Ugly, boring, and not good for much at all. As recently as 2019, the now-ubiquitous QR Code was looked upon as an over-hyped marketing device from a by-gone era. A bit like the CD-ROM or the USB keyring, printed QR Codes were yesterday’s gimmick bound for the dustbin.

So, where did QR codes come from, and how come we’re suddenly using them again?

In 1994 QR codes were invented as an inventory tracking device for the Japanese automotive industry. Then, in the late 2000s, the arrival of the iPhone enabled marketers to consider the code’s potential for mainstream audiences.

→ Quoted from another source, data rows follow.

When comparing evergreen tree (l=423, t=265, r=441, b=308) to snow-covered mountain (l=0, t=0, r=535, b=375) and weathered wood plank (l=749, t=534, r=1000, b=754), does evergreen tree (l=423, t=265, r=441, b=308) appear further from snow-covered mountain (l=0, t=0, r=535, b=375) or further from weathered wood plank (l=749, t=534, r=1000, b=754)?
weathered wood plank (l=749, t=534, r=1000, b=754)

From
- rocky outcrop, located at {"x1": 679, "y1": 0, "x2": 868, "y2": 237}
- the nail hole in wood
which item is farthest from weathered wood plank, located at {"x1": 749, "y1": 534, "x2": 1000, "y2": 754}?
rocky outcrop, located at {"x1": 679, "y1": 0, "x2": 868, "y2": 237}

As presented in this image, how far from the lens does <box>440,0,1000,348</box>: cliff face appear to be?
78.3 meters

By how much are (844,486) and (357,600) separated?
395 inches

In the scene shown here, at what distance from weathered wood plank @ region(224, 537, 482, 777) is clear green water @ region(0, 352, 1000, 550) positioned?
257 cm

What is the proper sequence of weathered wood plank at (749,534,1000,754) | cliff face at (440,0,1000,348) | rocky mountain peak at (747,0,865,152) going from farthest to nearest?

However, in these early days, the audience wasn’t impressed with what were typically disappointing outcomes. Scanning a code would often open a web page where the user could do little more than ‘find out more’.

Effectively consumers were being offered informational rather than transactional experiences.

Another problem with the previous iteration of QR codes – you had to download an app to use them. That may not sound like much of an inconvenience, but it was enough to ensure plenty of people didn’t bother using the code.

Then, two important things happened.

First, in 2017 Apple released IOS11 which meant iPhones could now scan QR codes without downloading an app. Technologically, this was a giant leap forward.

Secondly, COVID hit, and when authorities looked for a way to sign people into venues quickly, the maligned QR code came roaring back into fashion.

The gimmick was now a handy business tool. Within months marketers started rolling out new applications for the code.  

Here are just a few of the examples we’ve seen during 2021:

Are you looking for work at the new takeaway joint? Go straight to the application form by scanning the code on the shop hoarding.

Have you seen an outfit you like on a poster? Buy it now by scanning the code in the bottom corner.

Run out of your medication? No need to visit your GP. Simply have them send you an e-script and get your pharmacist to scan the code.

Want to contribute to your church but don’t have any cash when the collection bowl comes around. Don’t worry. Simply scan and donate via the code on the back of the pew.

All of these are great examples of what’s known as crossover marketing or hard linking, connecting the physical and digital world.

They are also all transactional outcomes. The QR code adds value by speeding up the business process and reducing the burden on the consumer.

In addition, the QR code can alleviate the risk of losing a potential sale. A great marketing campaign creates desire but fails when time, complexity, and competing offers get in the way of the purchase. The immediacy of the code can help to reduce this problem.

Of course, not every application of the code is a raging success. Some restaurants have annoyed their patrons by moving the entire menu and ordering processes onto a QR-dependent platform.

Convenient, yes, but for whom? Remember, quality customer service still outranks most other forms of marketing.

The great news is, we appear to be amid an exciting development and innovation phase when it comes to QR codes, with businesses testing the water with ever more creative applications.

One reason for this is that as a piece of technology, the barriers to entry are relatively low. There are numerous free and easy-to-use online generators for QR codes. We recommend qrcodemonkey.

The other recommendation we make to our clients is don’t overuse the QR code. A good rule of thumb is one code application per piece of marketing. And remember, QR codes work best when presented for your customer’s convenience and not yours.